What GitHub Copilot’s token-based billing means
GitHub Copilot’s new token-based billing is a usage-based pricing model where every AI interaction consumes metered AI Credits tied to underlying token costs across models and features, replacing flat subscriptions with direct, per-token charges that reflect real compute spending. Copilot originally launched as an in-editor autocomplete subscription, with a fixed monthly fee plus premium request units for advanced chat and longer “agentic” sessions. GitHub absorbed growing inference costs, but as autonomous coding sessions started spanning whole repositories, that structure became too expensive to maintain. Now each plan includes a monthly allowance of GitHub AI Credits, consumed on input, output, and cached tokens at published rates per model. Code completions and next edit suggestions remain included and do not spend credits, but most higher-end capabilities do. For many developers this means their bill now tracks how heavily they lean on Copilot’s smartest features instead of a simple flat rate.

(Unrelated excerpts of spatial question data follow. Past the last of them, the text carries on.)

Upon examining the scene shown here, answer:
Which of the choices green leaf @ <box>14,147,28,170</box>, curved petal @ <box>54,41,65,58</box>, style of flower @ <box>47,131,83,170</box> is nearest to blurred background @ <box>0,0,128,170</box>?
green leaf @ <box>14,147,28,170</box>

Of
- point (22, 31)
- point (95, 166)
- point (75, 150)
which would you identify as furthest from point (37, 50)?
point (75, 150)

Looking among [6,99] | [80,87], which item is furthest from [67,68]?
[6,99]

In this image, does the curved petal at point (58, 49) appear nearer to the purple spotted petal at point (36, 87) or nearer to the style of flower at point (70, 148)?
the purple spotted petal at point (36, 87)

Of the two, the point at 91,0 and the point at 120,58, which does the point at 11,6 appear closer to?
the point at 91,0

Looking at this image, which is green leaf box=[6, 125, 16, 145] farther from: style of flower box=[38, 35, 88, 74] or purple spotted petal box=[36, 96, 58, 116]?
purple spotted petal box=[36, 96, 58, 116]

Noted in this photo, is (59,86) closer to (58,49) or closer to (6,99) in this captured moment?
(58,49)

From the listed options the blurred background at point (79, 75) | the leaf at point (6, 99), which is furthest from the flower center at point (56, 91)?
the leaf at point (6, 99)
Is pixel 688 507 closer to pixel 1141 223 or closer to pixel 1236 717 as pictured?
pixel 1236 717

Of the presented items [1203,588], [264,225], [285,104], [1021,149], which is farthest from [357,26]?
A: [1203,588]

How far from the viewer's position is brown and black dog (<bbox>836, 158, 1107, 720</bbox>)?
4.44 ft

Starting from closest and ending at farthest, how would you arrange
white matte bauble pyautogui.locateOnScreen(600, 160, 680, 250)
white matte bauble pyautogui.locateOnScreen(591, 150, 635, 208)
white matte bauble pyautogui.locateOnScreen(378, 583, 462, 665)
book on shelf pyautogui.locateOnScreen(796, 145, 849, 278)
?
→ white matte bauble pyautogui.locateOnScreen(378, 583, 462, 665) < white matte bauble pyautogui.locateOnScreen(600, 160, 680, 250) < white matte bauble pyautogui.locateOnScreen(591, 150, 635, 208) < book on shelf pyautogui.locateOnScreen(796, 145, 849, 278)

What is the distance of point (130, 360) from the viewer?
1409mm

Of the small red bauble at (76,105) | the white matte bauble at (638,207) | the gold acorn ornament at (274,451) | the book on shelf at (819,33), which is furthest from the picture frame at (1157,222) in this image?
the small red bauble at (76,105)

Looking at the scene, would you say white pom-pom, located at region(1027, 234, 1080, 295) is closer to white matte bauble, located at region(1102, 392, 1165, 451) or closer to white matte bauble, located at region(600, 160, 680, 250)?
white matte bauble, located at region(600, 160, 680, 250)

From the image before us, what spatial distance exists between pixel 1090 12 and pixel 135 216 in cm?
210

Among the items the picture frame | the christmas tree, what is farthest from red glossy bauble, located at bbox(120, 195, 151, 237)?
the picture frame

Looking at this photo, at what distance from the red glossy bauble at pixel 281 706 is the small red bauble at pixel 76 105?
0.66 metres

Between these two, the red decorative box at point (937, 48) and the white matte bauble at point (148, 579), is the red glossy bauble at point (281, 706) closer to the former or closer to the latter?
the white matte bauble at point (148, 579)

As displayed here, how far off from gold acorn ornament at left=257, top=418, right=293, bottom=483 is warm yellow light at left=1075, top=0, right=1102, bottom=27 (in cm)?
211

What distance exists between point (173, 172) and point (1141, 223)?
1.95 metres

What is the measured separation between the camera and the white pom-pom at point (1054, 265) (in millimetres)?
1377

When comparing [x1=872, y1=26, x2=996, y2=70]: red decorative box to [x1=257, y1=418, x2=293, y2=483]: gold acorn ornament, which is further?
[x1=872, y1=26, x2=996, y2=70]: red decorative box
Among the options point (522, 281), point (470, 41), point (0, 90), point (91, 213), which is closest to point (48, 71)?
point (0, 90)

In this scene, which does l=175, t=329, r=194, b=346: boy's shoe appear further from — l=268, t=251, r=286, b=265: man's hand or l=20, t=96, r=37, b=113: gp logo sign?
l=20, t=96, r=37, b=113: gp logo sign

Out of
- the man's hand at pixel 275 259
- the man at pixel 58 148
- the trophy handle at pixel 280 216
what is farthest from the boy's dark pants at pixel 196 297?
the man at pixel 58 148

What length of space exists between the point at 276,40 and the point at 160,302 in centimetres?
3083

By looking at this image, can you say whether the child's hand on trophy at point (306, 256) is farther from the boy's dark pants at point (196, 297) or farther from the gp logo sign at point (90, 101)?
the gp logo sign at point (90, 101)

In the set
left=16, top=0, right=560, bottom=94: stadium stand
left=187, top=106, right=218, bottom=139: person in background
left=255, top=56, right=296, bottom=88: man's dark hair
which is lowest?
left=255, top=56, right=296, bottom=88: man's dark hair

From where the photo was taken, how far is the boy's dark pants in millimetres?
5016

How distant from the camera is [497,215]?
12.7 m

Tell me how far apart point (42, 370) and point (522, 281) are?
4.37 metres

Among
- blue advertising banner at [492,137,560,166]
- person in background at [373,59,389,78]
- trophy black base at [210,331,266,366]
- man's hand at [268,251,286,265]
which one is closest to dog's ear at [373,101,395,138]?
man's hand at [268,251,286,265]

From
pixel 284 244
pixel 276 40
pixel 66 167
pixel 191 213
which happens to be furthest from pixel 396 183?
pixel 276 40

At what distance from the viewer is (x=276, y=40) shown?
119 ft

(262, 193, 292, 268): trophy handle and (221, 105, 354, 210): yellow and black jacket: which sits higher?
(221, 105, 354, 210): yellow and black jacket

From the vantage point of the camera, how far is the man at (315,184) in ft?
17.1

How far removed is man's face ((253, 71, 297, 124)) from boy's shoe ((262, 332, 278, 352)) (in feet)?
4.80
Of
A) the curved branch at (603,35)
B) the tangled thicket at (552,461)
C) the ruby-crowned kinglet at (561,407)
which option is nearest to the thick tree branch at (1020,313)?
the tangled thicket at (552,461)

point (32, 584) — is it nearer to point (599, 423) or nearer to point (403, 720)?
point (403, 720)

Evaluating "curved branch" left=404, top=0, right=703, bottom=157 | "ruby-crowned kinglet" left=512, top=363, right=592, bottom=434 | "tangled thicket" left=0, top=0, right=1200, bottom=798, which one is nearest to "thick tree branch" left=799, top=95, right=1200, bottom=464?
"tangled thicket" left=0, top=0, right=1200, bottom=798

How the AI Credits system and Copilot Max work
Under the new GitHub Copilot pricing, existing plan prices remain the same, but what you receive is now counted in AI Credits instead of premium request units. Individual Pro users paying USD 10 (approx. RM46) per month receive USD 15 (approx. RM69) in monthly credits, while Pro+ users paying USD 39 (approx. RM180) receive USD 70 (approx. RM324). Each plan includes base credits equal to the subscription price plus a flex allotment that GitHub says it will adjust as AI economics change. According to Microsoft VP Joe Binder, “The flex allotment is a variable part of your included usage; it is designed to adapt as the economics of AI evolve.” A new Copilot Max tier costs USD 100 (approx. RM460) per month and includes USD 200 (approx. RM920) in credits, aimed at developers running sustained, high-volume agentic workloads so they hit limits less often.
Why many developers are seeing cost increases
GitHub’s move to token-based billing exposes the real cost of longer, smarter AI sessions, and some users report their AI Credits disappearing faster than expected. In GitHub Community Discussions, one developer said their “12% of total AI credits burned” on minor updates while using Claude Sonnet, estimating around USD 0.35 (approx. RM1.61) per updated line. Another user shared a dashboard showing 3,705 credits remaining out of 7,000 after a single day’s work and complained that continuing the project might no longer be viable. Commenters argue the earlier flat subscriptions were effectively subsidized trials, with GitHub and Microsoft absorbing heavy losses as users ran large agentic jobs. As model sizes, context windows, and session lengths grow, that subsidy ends: requests that feel similar from a developer’s perspective may now consume far more tokens and credits, pushing many into higher effective monthly spend.
Budget controls for businesses and enterprises
For business and enterprise tiers, GitHub Copilot pricing still uses per-seat license fees, but AI Credits are pooled at the organization level instead of isolated per user. Each seat’s monthly credit allotment matches its per-seat price, and GitHub is temporarily adding promotional credits—USD 30 (approx. RM138) per Business user and USD 70 (approx. RM324) per Enterprise user—through August to soften the transition. Power users can draw heavily from the pool, while lighter users offset them, but this adds complexity. Organizations now configure four overlapping controls: a universal user-level budget, individual overrides, cost center budgets, and an enterprise-wide budget. User budgets always enforce a hard stop; the others apply when shared credits run out and metered overages begin. If total user budgets exceed the pool and the enterprise budget is too low, the “lowest remaining headroom wins” rule can block some developers earlier than their personal caps, so admins must revisit budgets whenever they raise individual limits.
Practical ways to control GitHub Copilot spending
To keep costs under control in a usage-based pricing model, developers need to treat AI Credits like any other finite resource. Start by tracking which activities consume credits: advanced chat, long-running agents, and code review now draw tokens, and code review also spends GitHub Actions minutes. Prefer standard completions and short prompts when possible, since they are included and cheaper in token terms. Watch credit dashboards daily at first to understand your burn rate, and set personal or team targets for monthly consumption. For organizations, set conservative user-level budgets and an enterprise budget that comfortably covers likely overages, then adjust as real usage data arrives. Encourage developers to batch complex tasks, reuse context, and avoid leaving agents running longer than needed. With careful monitoring and plan selection—including upgrading to Pro+, Max, or higher tiers only when justified—teams can use Copilot’s power without unpleasant billing surprises.